Obama and Romney used previously scheduled campaign appearances on Friday to focus attention on the need for national unity in the aftermath of the shootings. Their campaign teams rescheduled Sunday television news show appearances by top aides and surrogates, essentially providing a break in what has been an increasingly negative campaign.

The Colorado rampage injected a new tone into the campaign after Obama and Romney had clashed repeatedly over the economy, health care programs for the elderly, and the Republican candidate's tax returns.

Obama was set to start his second day of events in Florida when the shootings occurred, prompting his team to address the violence at a previously scheduled rally in Fort Myers, Florida, and scrapping an event in suburban Orlando. Obama told supporters in Fort Myers that the shootings served as a "reminder that life is very fragile."

"Our time here is limited and it is precious. And what matters at the end of the day is not the small things, it's not the trivial things," he said. "Ultimately, it's how we choose to treat one another and how we love one another."

Romney echoed Obama's call for unity, saying at a previously scheduled event in Bow, New Hampshire, that he joined with the president and first lady in offering condolences for those "whose lives were shattered in a few moments, a few moments of evil in Colorado."

"The answer is that we can come together. We will show our fellow citizens the good heart of the America we know and love," Romney said.

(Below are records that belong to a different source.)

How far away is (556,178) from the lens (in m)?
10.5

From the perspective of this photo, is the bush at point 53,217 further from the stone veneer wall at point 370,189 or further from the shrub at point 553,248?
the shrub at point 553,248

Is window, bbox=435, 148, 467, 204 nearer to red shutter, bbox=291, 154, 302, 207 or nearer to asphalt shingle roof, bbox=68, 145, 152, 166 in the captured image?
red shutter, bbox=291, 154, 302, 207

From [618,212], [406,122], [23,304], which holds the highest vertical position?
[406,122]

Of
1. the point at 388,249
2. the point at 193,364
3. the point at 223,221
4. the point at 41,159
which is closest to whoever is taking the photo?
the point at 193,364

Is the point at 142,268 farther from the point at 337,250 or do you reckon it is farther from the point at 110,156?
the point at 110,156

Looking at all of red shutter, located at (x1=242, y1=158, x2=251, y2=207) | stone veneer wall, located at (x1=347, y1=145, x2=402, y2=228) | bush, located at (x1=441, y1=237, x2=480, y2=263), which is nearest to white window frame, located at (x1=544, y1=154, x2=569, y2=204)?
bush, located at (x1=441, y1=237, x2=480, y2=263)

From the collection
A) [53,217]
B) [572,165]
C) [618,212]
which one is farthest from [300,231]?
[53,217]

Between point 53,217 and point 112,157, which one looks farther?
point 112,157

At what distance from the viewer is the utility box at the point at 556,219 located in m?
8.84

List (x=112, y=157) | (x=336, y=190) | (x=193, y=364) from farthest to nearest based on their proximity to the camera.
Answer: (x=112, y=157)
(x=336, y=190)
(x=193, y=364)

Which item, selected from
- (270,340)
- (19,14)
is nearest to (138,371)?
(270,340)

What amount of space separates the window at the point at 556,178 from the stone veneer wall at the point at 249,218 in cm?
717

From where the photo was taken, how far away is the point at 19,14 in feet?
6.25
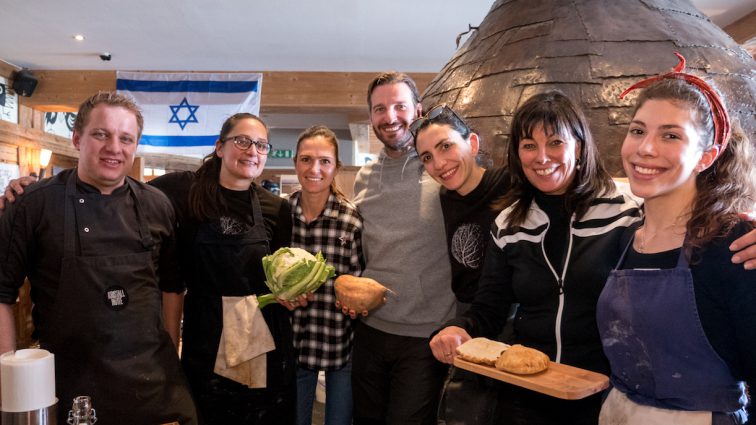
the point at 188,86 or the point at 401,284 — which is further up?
the point at 188,86

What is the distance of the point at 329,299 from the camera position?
2.41 meters

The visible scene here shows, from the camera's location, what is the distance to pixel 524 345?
1.70m

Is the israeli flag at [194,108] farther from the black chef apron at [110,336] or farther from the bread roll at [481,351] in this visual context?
the bread roll at [481,351]

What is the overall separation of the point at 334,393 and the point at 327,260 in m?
0.60

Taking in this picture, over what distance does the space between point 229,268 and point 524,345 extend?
4.08ft

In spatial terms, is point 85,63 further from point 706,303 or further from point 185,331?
point 706,303

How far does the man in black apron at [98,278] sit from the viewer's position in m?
1.87

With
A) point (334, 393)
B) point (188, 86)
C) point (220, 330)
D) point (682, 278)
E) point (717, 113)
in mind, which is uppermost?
point (188, 86)

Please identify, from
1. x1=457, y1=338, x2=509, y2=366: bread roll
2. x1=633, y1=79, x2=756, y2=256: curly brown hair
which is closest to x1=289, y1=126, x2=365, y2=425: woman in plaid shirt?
x1=457, y1=338, x2=509, y2=366: bread roll

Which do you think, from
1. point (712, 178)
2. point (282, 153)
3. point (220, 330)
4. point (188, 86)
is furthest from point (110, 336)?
point (282, 153)

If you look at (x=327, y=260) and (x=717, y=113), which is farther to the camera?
(x=327, y=260)

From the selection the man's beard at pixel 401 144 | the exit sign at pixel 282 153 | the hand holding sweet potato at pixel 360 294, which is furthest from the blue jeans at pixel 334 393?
the exit sign at pixel 282 153

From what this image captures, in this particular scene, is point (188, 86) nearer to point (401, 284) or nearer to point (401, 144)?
point (401, 144)

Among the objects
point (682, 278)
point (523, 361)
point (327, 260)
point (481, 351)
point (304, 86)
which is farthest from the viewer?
point (304, 86)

Yet, beyond the calls for a higher purpose, the shootings could raise the profile of gun rights in the presidential campaign, an issue which has played a minor role so far.

As a senator, Obama voted to leave gun makers and dealers open to civil lawsuits, and as an Illinois state lawmaker he supported a ban on all forms of semiautomatic weapons and tighter state restrictions generally on firearms.

Following the killing of six people and wounding of then-U.S.­Rep. Gabrielle Giffords in Tucson, Arizona, in 2011, Obama called for a series of steps to "keep those irresponsible, law-breaking few from getting their hands on a gun in the first place."

Among those steps was a better federal background check system. The administration said Friday that it has indeed improved the amount and quality of information poured into that system, allowing background checks to be more thorough.

But the administration has offered no detailed, public explanation of how it is following up on all of Obama's previous promises, and it had no comment about any need for new legislation.

Romney backed some gun control measures when he was governor of Massachusetts. When he challenged Sen. Edward M. Kennedy in 1994 he declared, "I don't line up with the NRA." In April, Romney told the National Rifle Association, an influential lobbying group representing gun owners,  he was a guardian of the Second Amendment of the U.S.­Constitution. That amendment guarantees the right to bear arms.

Romney spokeswoman Andrea Saul said the Republican candidate believes that the "best way to prevent gun violence is to vigorously enforce our laws."